● **GIVEN ENTRIES**

+-------+

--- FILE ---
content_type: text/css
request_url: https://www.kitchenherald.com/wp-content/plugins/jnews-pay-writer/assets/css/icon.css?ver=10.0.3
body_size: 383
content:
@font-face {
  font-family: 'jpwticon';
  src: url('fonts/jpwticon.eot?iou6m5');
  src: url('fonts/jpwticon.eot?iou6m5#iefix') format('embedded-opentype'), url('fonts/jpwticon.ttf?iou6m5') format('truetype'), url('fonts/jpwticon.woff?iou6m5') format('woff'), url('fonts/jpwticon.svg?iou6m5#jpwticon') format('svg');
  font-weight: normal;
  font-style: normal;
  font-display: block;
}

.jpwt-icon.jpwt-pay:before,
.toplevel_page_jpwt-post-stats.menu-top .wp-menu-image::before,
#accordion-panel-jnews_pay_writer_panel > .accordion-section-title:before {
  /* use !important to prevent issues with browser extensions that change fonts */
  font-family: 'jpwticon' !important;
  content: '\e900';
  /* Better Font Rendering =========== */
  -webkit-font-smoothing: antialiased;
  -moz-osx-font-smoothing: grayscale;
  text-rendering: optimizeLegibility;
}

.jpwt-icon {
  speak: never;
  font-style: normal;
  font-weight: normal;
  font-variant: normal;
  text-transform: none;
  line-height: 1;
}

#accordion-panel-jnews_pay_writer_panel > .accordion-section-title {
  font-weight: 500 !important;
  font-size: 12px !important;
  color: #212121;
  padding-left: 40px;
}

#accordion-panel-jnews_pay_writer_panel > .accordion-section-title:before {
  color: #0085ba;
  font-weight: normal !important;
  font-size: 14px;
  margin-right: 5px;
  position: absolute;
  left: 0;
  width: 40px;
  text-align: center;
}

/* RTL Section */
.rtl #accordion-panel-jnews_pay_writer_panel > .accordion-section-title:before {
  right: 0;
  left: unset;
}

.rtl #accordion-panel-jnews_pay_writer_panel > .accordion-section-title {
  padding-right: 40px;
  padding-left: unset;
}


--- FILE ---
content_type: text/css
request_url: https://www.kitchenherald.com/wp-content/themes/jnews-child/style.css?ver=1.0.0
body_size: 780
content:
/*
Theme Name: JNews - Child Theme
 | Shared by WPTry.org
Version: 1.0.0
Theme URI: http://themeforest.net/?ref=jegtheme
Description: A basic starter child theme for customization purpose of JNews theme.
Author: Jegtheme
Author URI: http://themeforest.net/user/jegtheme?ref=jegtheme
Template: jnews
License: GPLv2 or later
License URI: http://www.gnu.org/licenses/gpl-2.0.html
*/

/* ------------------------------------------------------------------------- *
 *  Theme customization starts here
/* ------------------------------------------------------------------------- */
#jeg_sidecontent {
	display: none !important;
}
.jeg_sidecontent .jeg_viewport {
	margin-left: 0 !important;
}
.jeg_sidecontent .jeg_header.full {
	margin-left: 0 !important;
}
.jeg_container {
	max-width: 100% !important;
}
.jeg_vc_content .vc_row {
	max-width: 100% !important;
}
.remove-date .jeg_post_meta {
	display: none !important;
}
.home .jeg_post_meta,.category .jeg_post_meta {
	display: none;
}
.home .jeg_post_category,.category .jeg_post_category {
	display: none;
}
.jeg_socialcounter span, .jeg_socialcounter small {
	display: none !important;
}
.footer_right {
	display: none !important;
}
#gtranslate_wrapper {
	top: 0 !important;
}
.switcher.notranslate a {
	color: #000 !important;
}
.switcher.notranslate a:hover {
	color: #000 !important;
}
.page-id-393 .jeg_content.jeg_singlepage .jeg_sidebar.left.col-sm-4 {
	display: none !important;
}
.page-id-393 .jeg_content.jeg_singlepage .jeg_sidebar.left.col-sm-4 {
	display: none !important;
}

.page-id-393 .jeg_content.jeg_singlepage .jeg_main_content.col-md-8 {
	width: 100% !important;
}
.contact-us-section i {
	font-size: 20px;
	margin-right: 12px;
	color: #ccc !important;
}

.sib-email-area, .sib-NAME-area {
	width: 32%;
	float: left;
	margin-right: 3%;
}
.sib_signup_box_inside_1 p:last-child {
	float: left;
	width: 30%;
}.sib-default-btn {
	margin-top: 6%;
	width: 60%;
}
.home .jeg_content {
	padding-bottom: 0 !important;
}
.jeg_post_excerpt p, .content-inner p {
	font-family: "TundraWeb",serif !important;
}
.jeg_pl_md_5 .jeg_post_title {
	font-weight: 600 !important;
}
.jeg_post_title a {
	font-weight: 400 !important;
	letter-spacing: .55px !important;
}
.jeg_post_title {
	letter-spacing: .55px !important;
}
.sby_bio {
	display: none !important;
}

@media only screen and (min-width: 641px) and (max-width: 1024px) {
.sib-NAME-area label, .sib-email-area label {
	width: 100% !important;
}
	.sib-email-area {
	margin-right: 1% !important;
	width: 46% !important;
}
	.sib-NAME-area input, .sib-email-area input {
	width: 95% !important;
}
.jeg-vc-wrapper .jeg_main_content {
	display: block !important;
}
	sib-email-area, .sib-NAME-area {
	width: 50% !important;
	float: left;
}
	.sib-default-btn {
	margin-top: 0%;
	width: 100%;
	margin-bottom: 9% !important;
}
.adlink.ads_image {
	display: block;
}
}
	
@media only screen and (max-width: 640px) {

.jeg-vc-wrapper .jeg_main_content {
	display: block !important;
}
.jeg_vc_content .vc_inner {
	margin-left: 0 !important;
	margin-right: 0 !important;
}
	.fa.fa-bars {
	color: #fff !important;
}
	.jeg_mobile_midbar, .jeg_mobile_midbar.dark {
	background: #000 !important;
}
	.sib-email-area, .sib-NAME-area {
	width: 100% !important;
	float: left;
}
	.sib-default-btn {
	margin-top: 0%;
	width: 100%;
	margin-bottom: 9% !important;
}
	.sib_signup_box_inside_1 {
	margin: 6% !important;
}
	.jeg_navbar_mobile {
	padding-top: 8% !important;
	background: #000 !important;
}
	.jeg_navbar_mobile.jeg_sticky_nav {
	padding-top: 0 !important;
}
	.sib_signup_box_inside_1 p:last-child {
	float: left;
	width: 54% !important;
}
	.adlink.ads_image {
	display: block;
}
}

+-------+

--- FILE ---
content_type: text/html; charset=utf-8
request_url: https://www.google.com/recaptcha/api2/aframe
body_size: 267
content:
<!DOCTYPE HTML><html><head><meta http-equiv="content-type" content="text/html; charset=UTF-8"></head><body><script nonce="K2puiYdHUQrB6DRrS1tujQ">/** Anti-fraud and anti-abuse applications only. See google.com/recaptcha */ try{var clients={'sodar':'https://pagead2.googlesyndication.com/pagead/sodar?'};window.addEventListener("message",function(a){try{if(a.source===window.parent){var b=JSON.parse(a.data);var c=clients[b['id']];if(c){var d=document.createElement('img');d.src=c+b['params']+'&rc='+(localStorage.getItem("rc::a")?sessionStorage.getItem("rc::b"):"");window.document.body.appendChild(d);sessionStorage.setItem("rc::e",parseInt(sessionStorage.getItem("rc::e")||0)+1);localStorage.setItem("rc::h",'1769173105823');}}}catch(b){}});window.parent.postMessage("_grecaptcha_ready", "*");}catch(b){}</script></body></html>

+-------+

● **WHAT IS NEEDED**
Please give an exact copy of the lines above, beginning with the line containing "font-family: 'jpwticon' !important;" and running through the line containing "License: GPLv2 or later", and of no other lines.

● **WRITTEN SOLUTION**
  font-family: 'jpwticon' !important;
  content: '\e900';
  /* Better Font Rendering =========== */
  -webkit-font-smoothing: antialiased;
  -moz-osx-font-smoothing: grayscale;
  text-rendering: optimizeLegibility;
}

.jpwt-icon {
  speak: never;
  font-style: normal;
  font-weight: normal;
  font-variant: normal;
  text-transform: none;
  line-height: 1;
}

#accordion-panel-jnews_pay_writer_panel > .accordion-section-title {
  font-weight: 500 !important;
  font-size: 12px !important;
  color: #212121;
  padding-left: 40px;
}

#accordion-panel-jnews_pay_writer_panel > .accordion-section-title:before {
  color: #0085ba;
  font-weight: normal !important;
  font-size: 14px;
  margin-right: 5px;
  position: absolute;
  left: 0;
  width: 40px;
  text-align: center;
}

/* RTL Section */
.rtl #accordion-panel-jnews_pay_writer_panel > .accordion-section-title:before {
  right: 0;
  left: unset;
}

.rtl #accordion-panel-jnews_pay_writer_panel > .accordion-section-title {
  padding-right: 40px;
  padding-left: unset;
}


--- FILE ---
content_type: text/css
request_url: https://www.kitchenherald.com/wp-content/themes/jnews-child/style.css?ver=1.0.0
body_size: 780
content:
/*
Theme Name: JNews - Child Theme
 | Shared by WPTry.org
Version: 1.0.0
Theme URI: http://themeforest.net/?ref=jegtheme
Description: A basic starter child theme for customization purpose of JNews theme.
Author: Jegtheme
Author URI: http://themeforest.net/user/jegtheme?ref=jegtheme
Template: jnews
License: GPLv2 or later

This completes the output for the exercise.